I’ve decided to send a letter to the President. It’s a puny gesture, I know. He’s the president and I’m just a local church pastor. I’ll be lucky if I get as muchas a form letter in reply. But I’ll also send it to newspapers and put it online – blog it, in other words – and see where it goes. It’s a beginning.
Dear Mr. President,
I write in protest against your escalation of American troop commitment in Iraq. More than that, I write to you because you have not listened and I am afraid at the direction you are taking our nation. You have not listened to the results of the November election that called for a reversal, not an escalation, in Iraq. You have not listened to the Baker-Hamilton (Iraq Study Group) that advocated a phased withdrawal of troops and international negotiations. You have not listened to Prime Minister al-Maliki of Iraq who asked you for the opposite strategy than the one you are now pursuing in Baghdad. You have replaced the military commanders who pursued your previous strategy with new commanders who will pursue a more aggressive military campaign. You have dismissed the opinions of those who advocate containment of Iran’s ambitions rather than military confrontation.

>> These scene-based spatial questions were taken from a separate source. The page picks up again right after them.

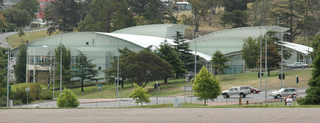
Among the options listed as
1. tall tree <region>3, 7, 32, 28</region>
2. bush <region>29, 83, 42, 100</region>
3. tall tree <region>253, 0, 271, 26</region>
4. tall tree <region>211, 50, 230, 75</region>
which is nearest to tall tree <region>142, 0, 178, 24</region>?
tall tree <region>253, 0, 271, 26</region>

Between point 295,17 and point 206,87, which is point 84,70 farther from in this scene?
point 295,17

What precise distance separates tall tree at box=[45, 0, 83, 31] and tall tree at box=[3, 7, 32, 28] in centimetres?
1735

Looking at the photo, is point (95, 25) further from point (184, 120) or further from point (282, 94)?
point (184, 120)

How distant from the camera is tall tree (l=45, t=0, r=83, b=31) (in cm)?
13988

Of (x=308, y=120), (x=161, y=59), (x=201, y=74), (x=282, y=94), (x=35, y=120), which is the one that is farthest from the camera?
(x=161, y=59)

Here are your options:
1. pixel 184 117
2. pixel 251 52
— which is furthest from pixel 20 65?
pixel 184 117

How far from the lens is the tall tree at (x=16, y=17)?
160 meters

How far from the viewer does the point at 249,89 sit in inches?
2061

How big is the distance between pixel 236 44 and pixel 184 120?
214 ft

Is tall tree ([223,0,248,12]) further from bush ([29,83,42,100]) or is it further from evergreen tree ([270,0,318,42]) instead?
bush ([29,83,42,100])

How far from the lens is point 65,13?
14275 cm

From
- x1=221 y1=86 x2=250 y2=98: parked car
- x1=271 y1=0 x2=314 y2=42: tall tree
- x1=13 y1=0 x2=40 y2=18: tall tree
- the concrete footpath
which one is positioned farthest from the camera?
x1=13 y1=0 x2=40 y2=18: tall tree

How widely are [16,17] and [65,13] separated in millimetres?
29915

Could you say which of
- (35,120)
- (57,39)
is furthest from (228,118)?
(57,39)
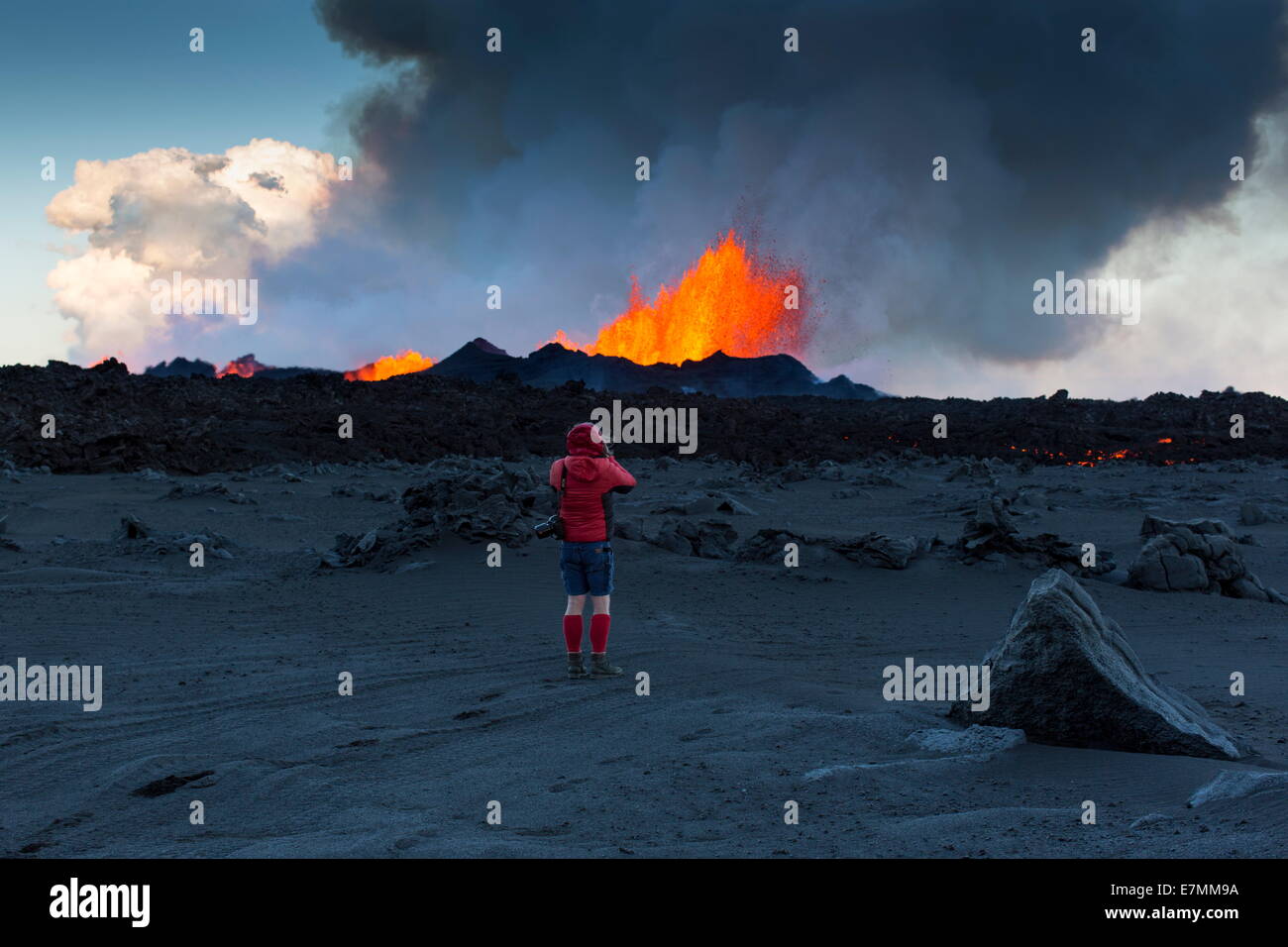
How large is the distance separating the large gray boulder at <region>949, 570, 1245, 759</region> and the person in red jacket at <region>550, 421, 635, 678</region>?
2.83m

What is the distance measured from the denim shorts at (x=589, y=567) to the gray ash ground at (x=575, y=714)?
76 centimetres

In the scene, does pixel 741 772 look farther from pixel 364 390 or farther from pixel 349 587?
pixel 364 390

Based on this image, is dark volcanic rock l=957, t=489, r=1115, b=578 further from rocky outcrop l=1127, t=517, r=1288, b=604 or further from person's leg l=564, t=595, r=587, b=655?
person's leg l=564, t=595, r=587, b=655

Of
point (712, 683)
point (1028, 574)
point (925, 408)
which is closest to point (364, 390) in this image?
point (925, 408)

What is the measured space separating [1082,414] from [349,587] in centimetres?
4517

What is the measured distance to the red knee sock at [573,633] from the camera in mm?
7969

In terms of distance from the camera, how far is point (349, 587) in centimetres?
1230

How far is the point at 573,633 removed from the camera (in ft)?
26.2

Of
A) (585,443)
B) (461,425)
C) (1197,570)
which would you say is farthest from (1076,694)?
(461,425)

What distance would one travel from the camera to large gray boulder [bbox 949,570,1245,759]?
560cm

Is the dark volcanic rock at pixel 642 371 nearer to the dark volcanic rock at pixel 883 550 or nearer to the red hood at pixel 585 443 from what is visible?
the dark volcanic rock at pixel 883 550

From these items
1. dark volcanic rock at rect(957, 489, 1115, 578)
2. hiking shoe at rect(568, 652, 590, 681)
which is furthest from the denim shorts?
dark volcanic rock at rect(957, 489, 1115, 578)

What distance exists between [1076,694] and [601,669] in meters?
3.55

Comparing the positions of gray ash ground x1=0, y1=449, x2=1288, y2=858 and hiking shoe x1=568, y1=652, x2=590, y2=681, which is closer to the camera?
gray ash ground x1=0, y1=449, x2=1288, y2=858
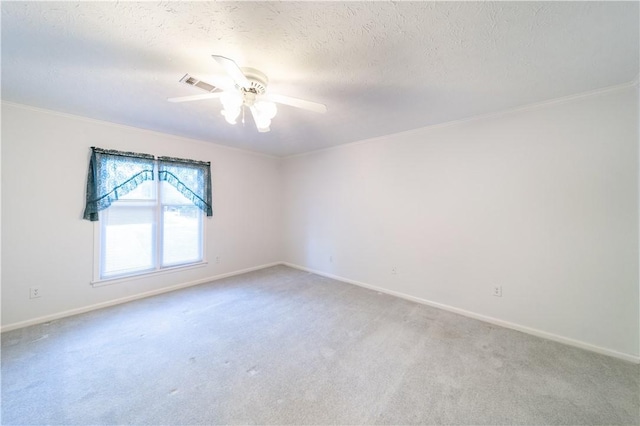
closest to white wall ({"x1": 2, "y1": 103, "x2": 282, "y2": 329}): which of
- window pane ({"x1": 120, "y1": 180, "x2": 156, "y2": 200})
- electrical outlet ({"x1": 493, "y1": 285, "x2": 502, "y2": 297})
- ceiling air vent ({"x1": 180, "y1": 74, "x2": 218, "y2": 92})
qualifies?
window pane ({"x1": 120, "y1": 180, "x2": 156, "y2": 200})

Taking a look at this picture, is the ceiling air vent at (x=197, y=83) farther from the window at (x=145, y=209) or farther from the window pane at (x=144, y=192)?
the window pane at (x=144, y=192)

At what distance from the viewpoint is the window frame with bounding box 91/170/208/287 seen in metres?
2.94

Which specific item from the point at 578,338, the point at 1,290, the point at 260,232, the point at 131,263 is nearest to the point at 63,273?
the point at 1,290

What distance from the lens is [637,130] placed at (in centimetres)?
199

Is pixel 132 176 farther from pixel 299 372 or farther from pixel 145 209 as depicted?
pixel 299 372

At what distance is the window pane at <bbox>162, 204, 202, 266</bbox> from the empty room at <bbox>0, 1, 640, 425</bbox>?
3 cm

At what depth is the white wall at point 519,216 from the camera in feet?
6.75

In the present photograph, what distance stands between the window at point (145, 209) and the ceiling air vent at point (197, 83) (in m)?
1.79

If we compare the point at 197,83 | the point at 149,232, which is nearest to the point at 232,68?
the point at 197,83

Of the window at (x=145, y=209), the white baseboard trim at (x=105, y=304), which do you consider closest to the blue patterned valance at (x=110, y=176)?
the window at (x=145, y=209)

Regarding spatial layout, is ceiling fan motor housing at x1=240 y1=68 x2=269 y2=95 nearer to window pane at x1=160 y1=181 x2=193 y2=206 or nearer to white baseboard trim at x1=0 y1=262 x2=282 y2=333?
window pane at x1=160 y1=181 x2=193 y2=206

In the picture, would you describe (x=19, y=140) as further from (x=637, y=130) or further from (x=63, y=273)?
(x=637, y=130)

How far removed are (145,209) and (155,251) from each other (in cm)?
62

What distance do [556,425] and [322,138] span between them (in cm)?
352
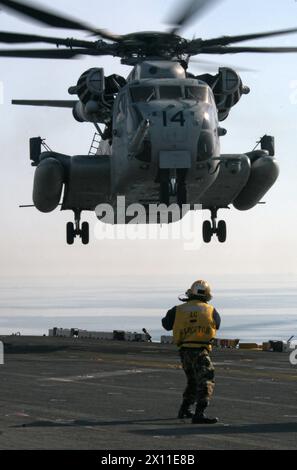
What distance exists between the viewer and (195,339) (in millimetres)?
13281

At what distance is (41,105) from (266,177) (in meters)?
9.78

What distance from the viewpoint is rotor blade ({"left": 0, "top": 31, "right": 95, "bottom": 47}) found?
25.2m

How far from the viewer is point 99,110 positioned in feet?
101

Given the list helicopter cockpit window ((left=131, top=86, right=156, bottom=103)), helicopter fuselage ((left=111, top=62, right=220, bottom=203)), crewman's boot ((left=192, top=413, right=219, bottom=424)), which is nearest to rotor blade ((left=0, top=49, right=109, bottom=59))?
helicopter fuselage ((left=111, top=62, right=220, bottom=203))

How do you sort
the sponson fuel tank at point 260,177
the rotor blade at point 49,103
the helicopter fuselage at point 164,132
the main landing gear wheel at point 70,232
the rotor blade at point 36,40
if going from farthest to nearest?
the main landing gear wheel at point 70,232 → the rotor blade at point 49,103 → the sponson fuel tank at point 260,177 → the helicopter fuselage at point 164,132 → the rotor blade at point 36,40

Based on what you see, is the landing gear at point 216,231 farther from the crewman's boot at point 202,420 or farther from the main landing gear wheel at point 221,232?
the crewman's boot at point 202,420

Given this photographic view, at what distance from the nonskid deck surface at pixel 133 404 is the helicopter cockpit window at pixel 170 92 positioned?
8196 millimetres

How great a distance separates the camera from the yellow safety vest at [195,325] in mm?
13289

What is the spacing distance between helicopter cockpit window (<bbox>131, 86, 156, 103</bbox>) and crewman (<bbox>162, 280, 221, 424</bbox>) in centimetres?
1535

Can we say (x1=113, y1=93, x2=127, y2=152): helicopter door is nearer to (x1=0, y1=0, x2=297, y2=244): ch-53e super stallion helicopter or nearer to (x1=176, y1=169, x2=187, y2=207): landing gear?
(x1=0, y1=0, x2=297, y2=244): ch-53e super stallion helicopter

I fear you are taking our nation into a far wider, more dangerous war with Iran.
I fear you are making us into a nation that cares far more for oil than democracy, far more for the projection of American power than for the welfare of allies, far more for your own possible legacy as a loser than for the lives of American soldiers.
Perhaps most of all, I fear that in the middle of the night, in the privacy of your prayer, you imagine that America is a Christian nation mustering its strength for a crusade against Islamic fundamentalism.
You and I have very different views of the Lordship of Jesus Christ over the world. I say Jesus Christ went to the cross to show the futility of empires. I say Jesus Christ rose from the dead to show the power of non-violent confrontation with evil. I say Jesus Christ redeems the world with a tough love that demands listening to the poor among the nations. I say Jesus Christ will come again to judge the living and the dead according to our actions of justice, mercy and repentance at what we have done wrong.
I say Jesus Christ is not Lord of a crusade against Islam.
Mr. President, I call upon you to listen. I invite you to repent this war in Iraq. I ask you to reverse your decision to escalate.
As a disciple of Jesus Christ, I believe it is never too late. As a citizen of the United States, I fear it may be. Please, Mr. President, take this decision to escalate to prayer – and then listen.